This year I have been working to embed more mobile technology in my classroom. A really important factor in this is thinking through my reasons for using them. I didn’t want use technology in a superficial way. I wanted it to expand the experience and the opportunities of the students in my classroom and allow us to do things that we couldn’t do before. I also didn’t want it to be about the device.
Here are some observations I have made in my classroom this year.
1. The students in my class don’t see the device- they see the opportunity. They want to have a turn. They have been using touch-screen, mobile, tablet devices for most of their lives. They are growing up in a world where mobile devices and the Internet is all around them and to be honest they don’t realise that it hasn’t always been this way. The immediate feedback that we can get from an app can be really exciting but I think that it is the challenge that the students respond to more than the flashing lights, sounds and music.
2. Mobile devices are motivational but they really only hold the attention of the astute Kindergarten child if we are using them for a specific purpose. They want to use them to see themselves on the big screen and they want to interact with the world outside their own classroom. They love getting feedback about something they have done.

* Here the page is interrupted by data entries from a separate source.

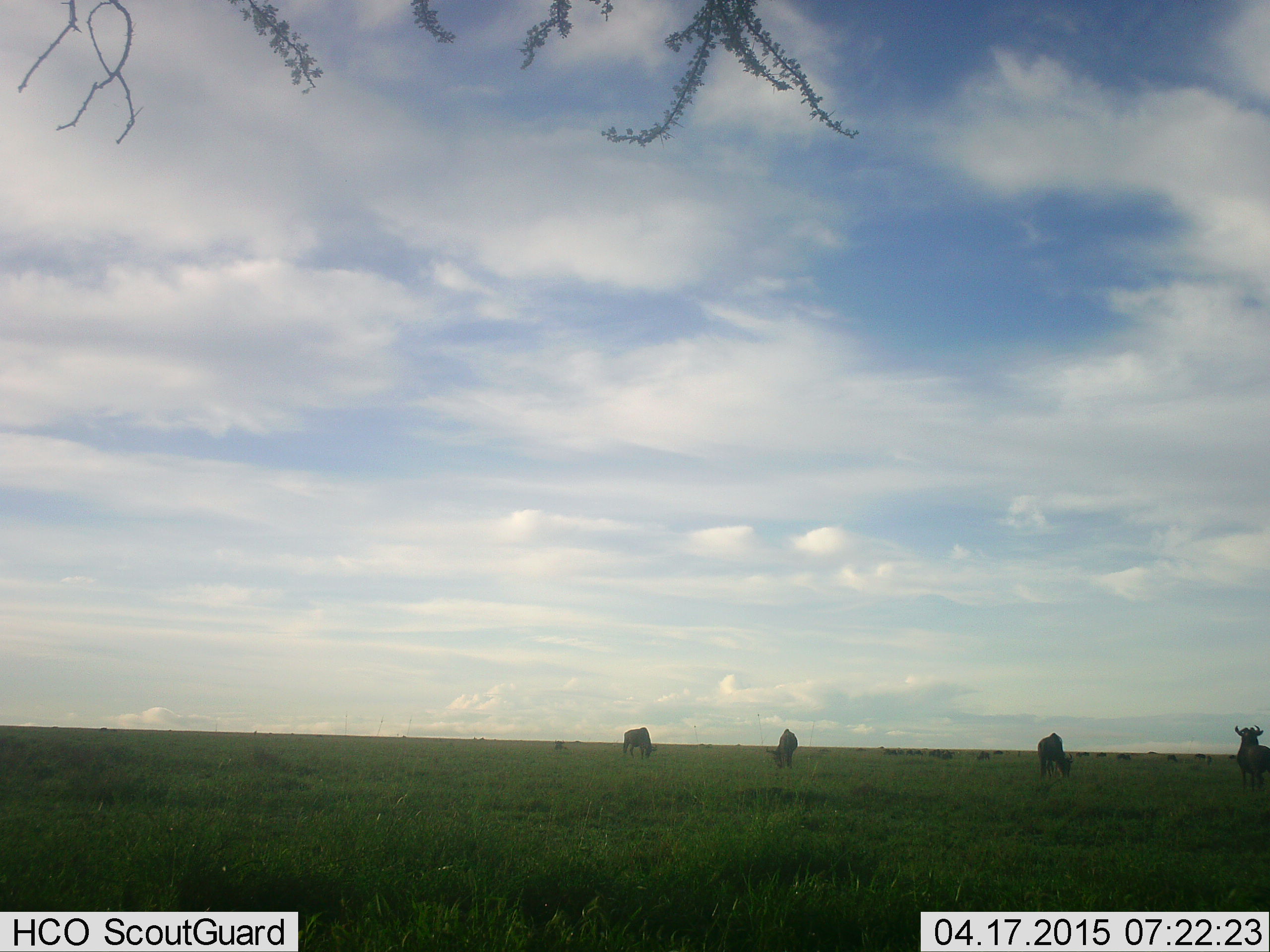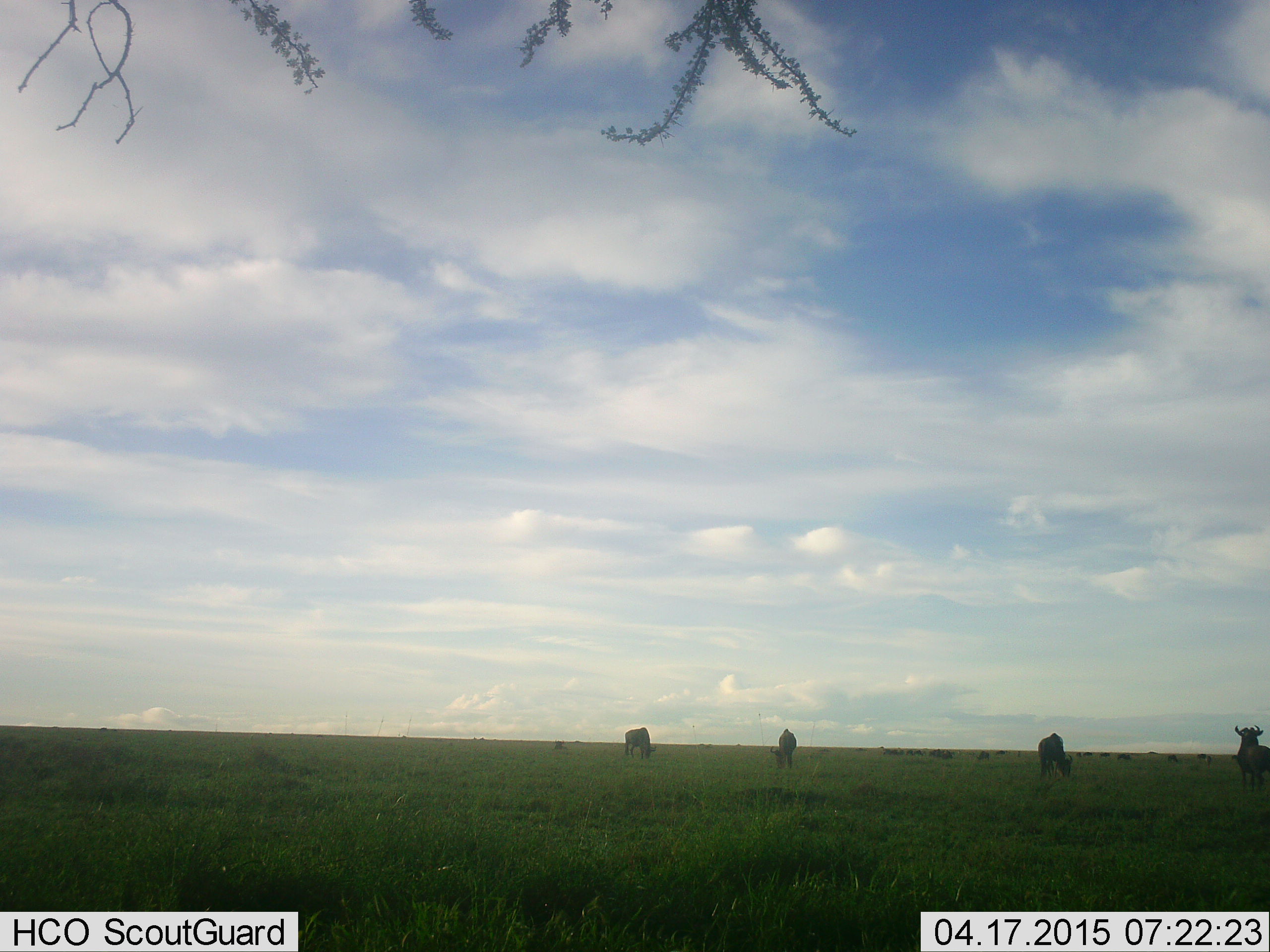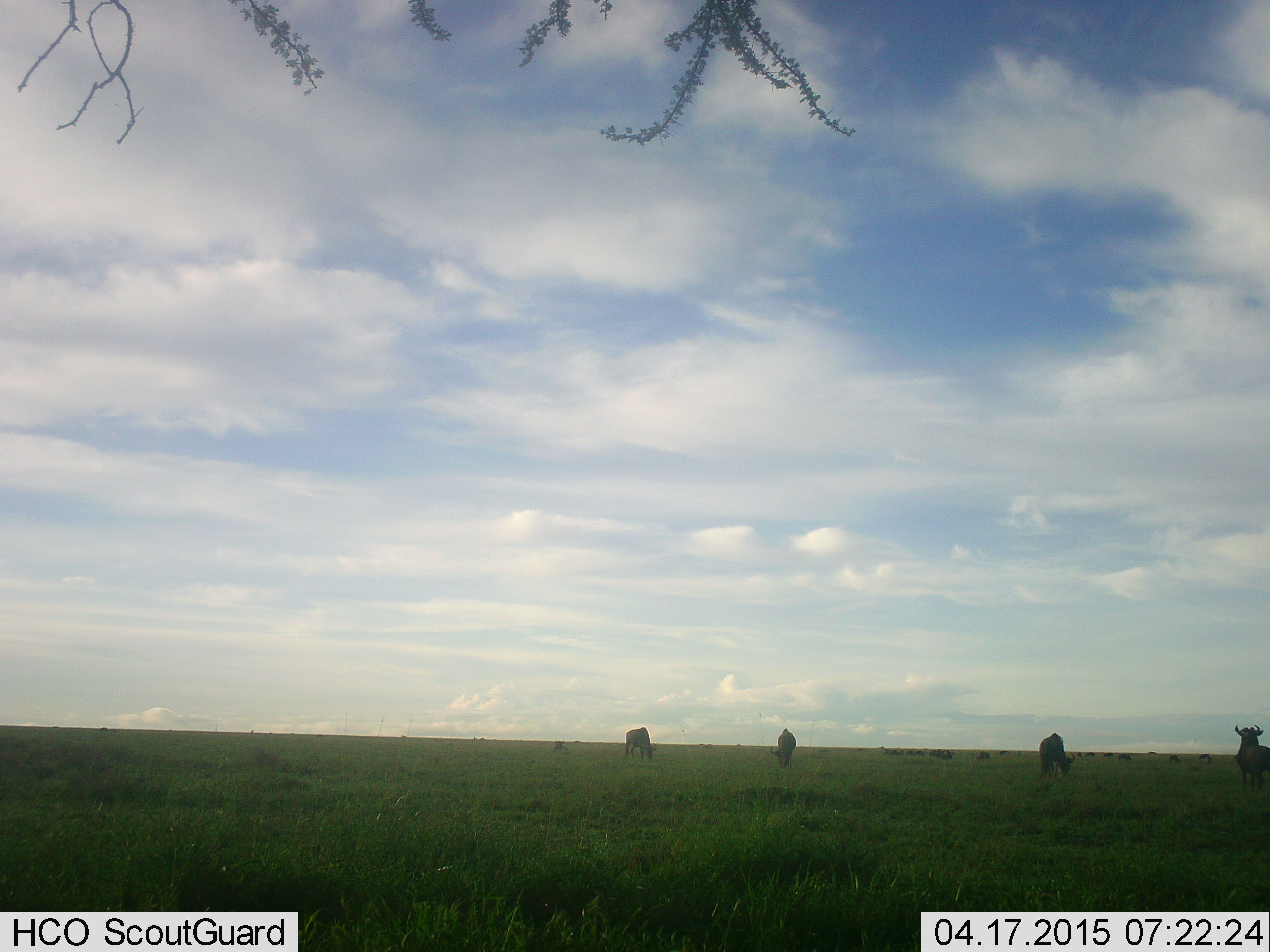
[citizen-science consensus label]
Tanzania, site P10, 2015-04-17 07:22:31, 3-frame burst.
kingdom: Animalia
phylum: Chordata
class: Mammalia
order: Artiodactyla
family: Bovidae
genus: Connochaetes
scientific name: Connochaetes taurinus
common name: blue wildebeest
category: wildebeest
Wildebeest (blue wildebeest) (Connochaetes taurinus), count 4. Behavior (volunteer vote fractions): standing 80%, resting 0%, moving 10%, interacting 0%. Young present (vote fraction): 0%. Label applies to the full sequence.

3. Using a blog and twitter is a great way to connect with other students. I started this blog last year as a way to publish students work and show parents (and possibly other teachers) what experiences we had shared in KC. While this is still one of the purposes of the blog I would like it to be more than that. I would like it to also be a place to have a conversation about what we are doing, share our new skills and developing ideas and build on the ideas that others have shown us. This year I started a class twitter account (@wpskc) and I started by just sharing what the weather was like at our school using the hashtag #weatheratmyschool. It was amazing to see photos from different classes in the U.S. about what the weather was like in another place on exactly the same day. We have also been blogging with 2 schools in New Zealand meaning that they look at our blog and leave comments and we do the same for theirs. It has been really fun having a look at the similarities and differences between our school in Sydney, Australia and schools overseas. The world map on the back wall has been the most studied reference material in the whole classroom. I believe that the kids are making connections outside of our classroom and our suburb and starting to think through the experiences kids the same age are having in other places. I am always looking for new ways to connect and really hope to continue expanding the purposes for the blog.

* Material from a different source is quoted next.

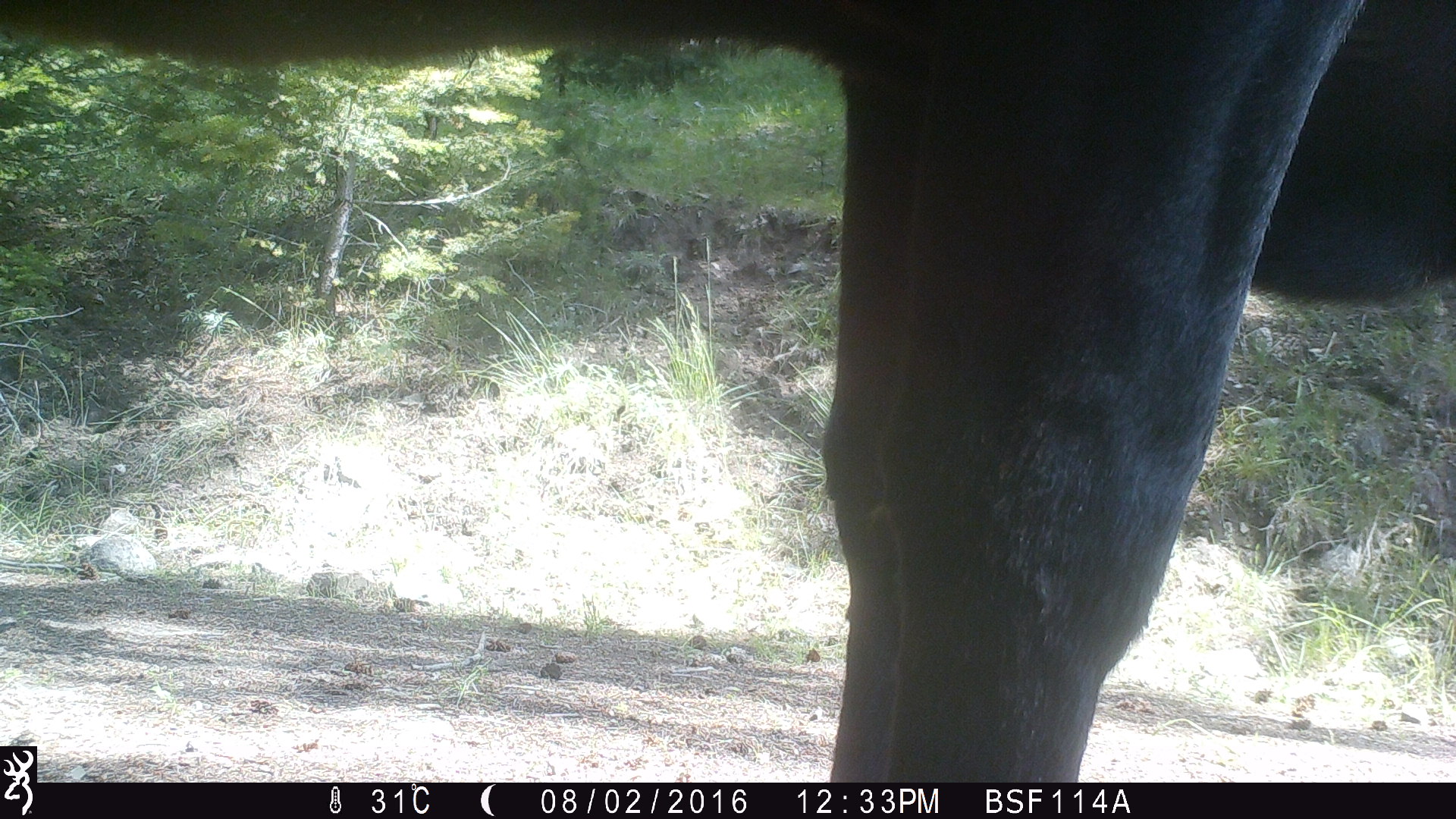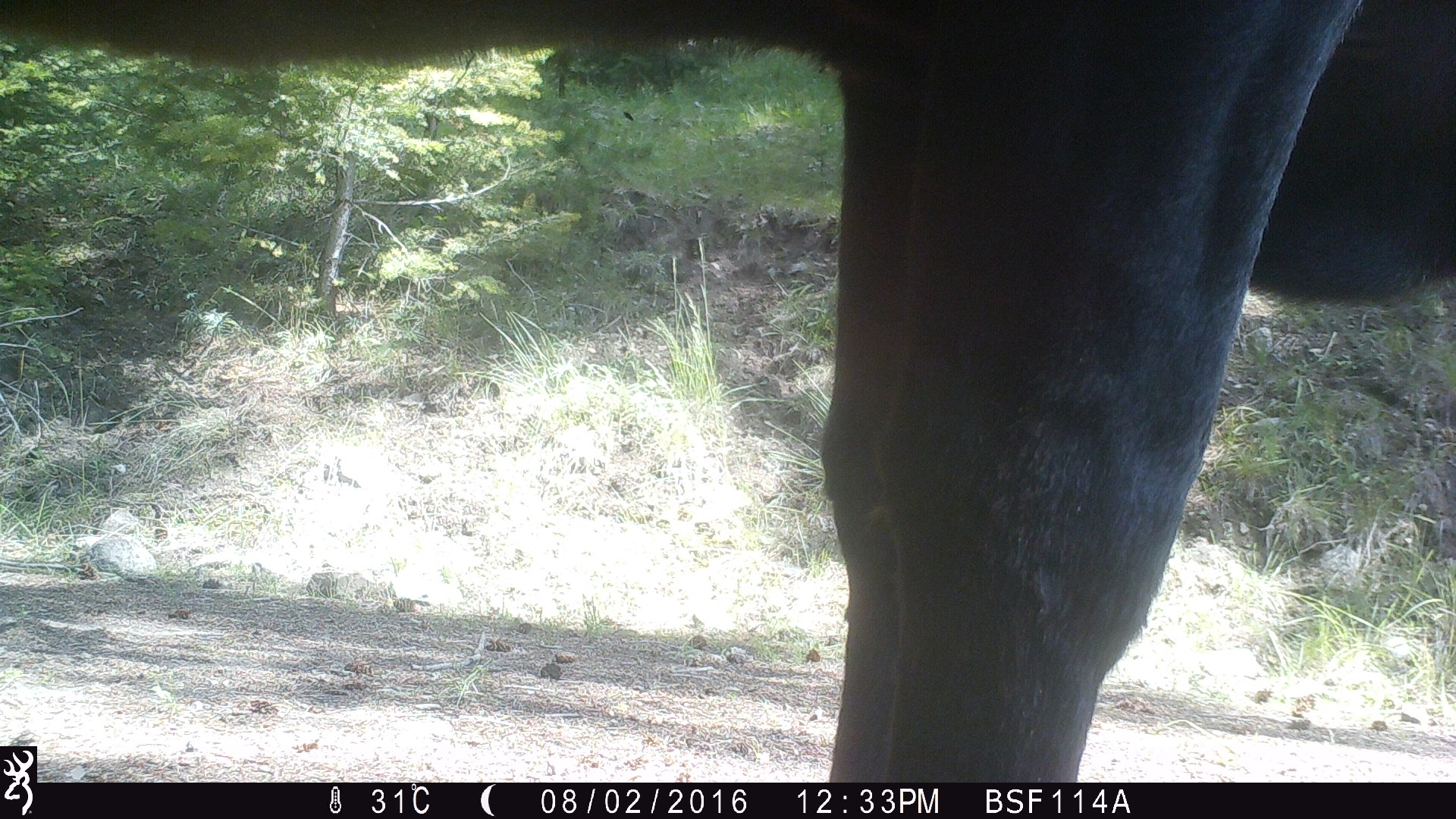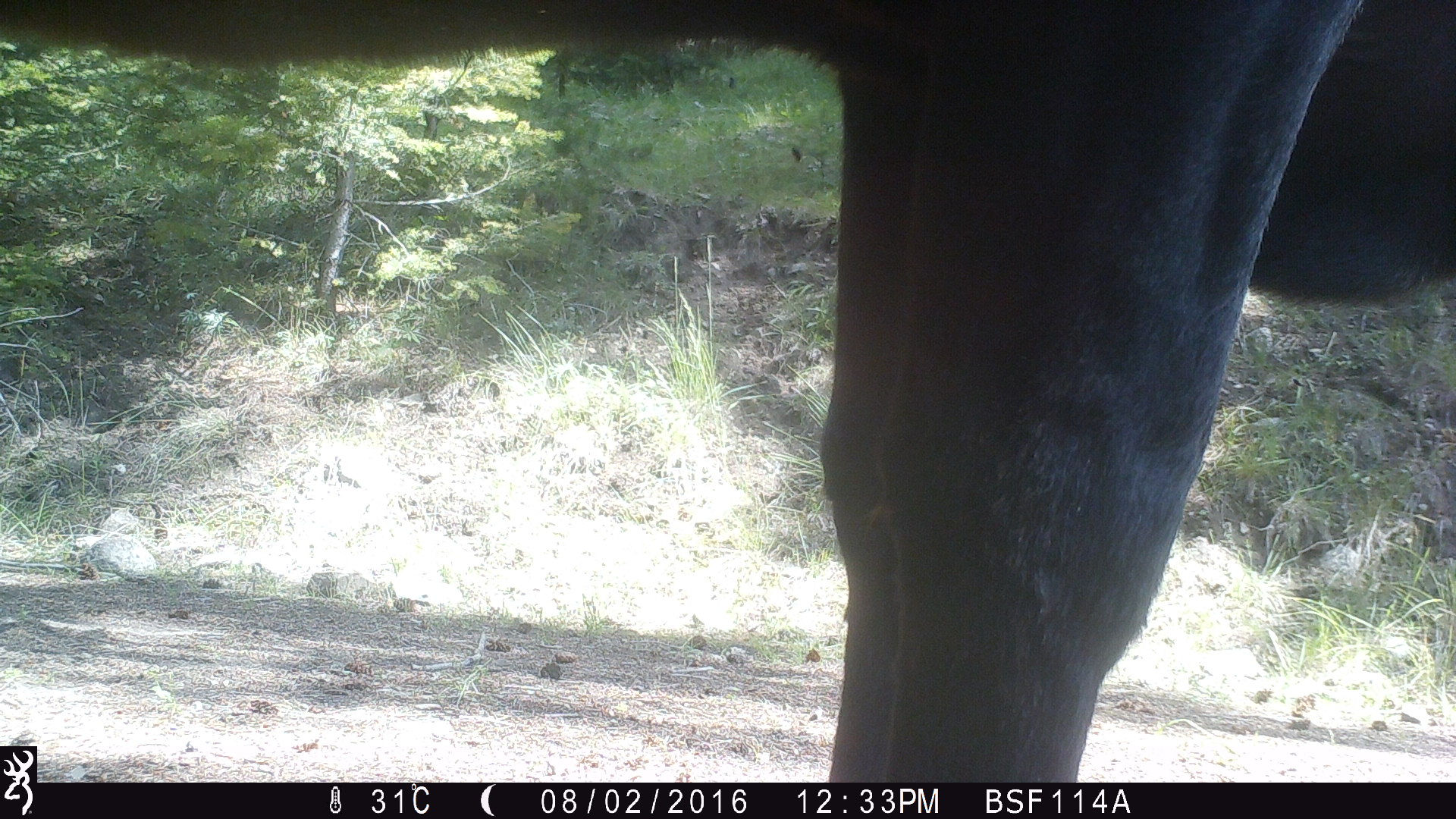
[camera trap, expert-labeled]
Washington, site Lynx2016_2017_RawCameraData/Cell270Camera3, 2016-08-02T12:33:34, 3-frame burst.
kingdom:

4. Photos and Videos allow students to explain their thinking. In Kindergarten so much of how we explain things is verbal and visual. We are working hard on our written skills but right it is not as easy for us to explain as much on paper. Handing a student a camera and asking them to take a photo of a hands-on activity allows them to record something that they have just done and gives them a reason to do it well. It gives us a lasting record of their progress throughout the year, an easy on-going assessment but also handing them the camera and asking them to take the photo of their work gives them a greater agency. They can choose what to include, what is important to them and they have an ownership in their own learning. This year I have been constantly reminded that the photos do not need to be perfect- the development in the photography skills is just as amazing to watch.
5. There is a really wide range of mobile devices that students can use- cameras, ipads, tablet devices, netbooks, phones, robots, mp3 players- all of these things can be used to help students learn and share their learning. It is not about having a class set or even more than one of any one device. It is about seeing what opportunities we can create with each device that we do have.
6. It is the teachers who worry about technical issues, not the students. We are always going to have times when any sort of technology doesn’t work when you want it to. There may be times when you thought the students were going to do something amazing with a new app or website and then the Wifi stops working or the battery doesn’t work or for some reason not everyone can logon. This will happen at times but it doesn’t have to be a stressful situation. As teachers we always have a Plan B (or C or D). It is all about being flexible. Often the most creative outcomes happen by just letting the students work it out. Let them adapt according to what the technology will let them do. Let them explore and be guided by their ideas.
This can be a really scary thing for teachers to do but at the end of the day it means that you are showing them that they can be the expert and the teacher is always learning too.